─── Excerpted records ───
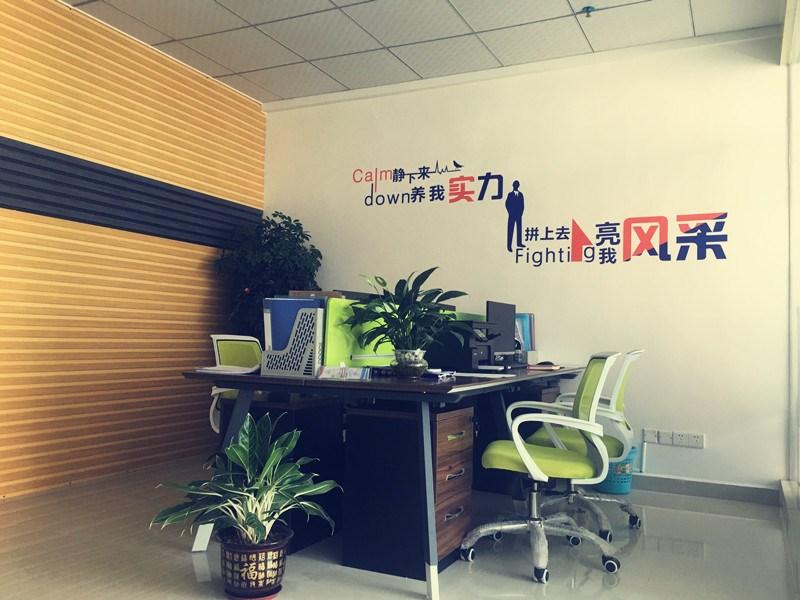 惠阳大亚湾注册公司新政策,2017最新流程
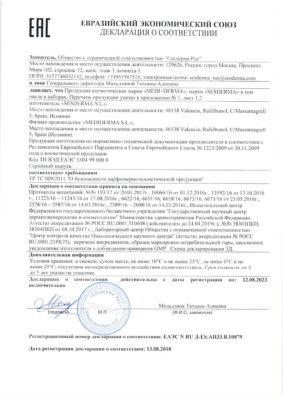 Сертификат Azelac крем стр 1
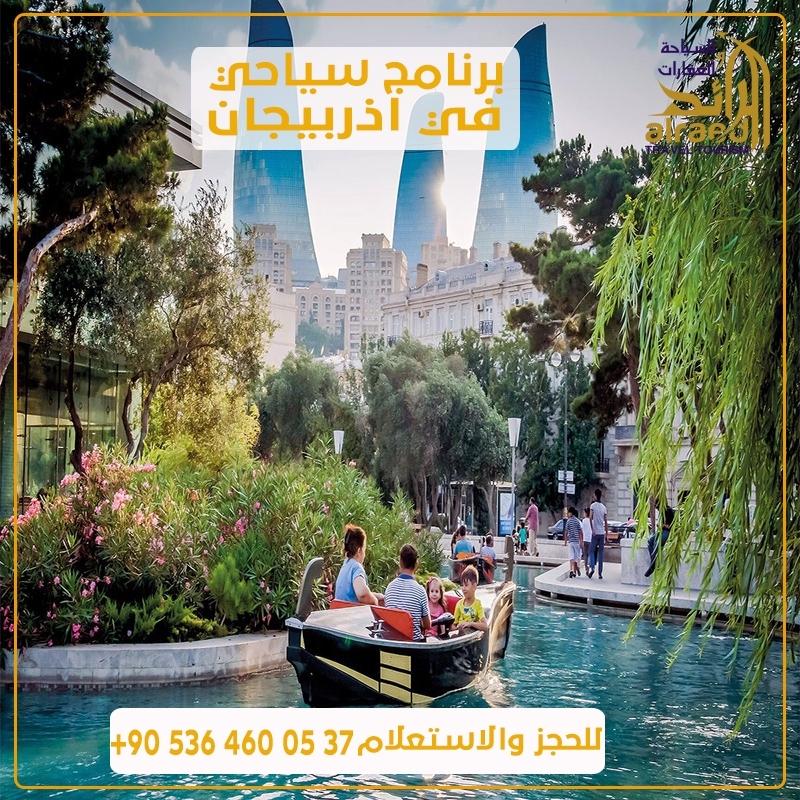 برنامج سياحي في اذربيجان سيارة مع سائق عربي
───
─── Excerpted records ───
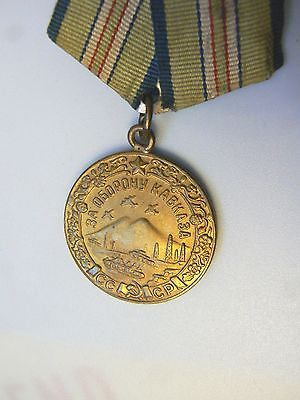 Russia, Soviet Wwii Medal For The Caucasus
───
What you need to do
Everything from the line with "Сертификат Azelac крем стр 1" through the line with "برنامج سياحي في اذربيجان سيارة مع سائق عربي" in the material above should be transcribed exactly, except the pictures.

Output below
 Сертификат Azelac крем стр 1
 برنامج سياحي في اذربيجان سيارة مع سائق عربي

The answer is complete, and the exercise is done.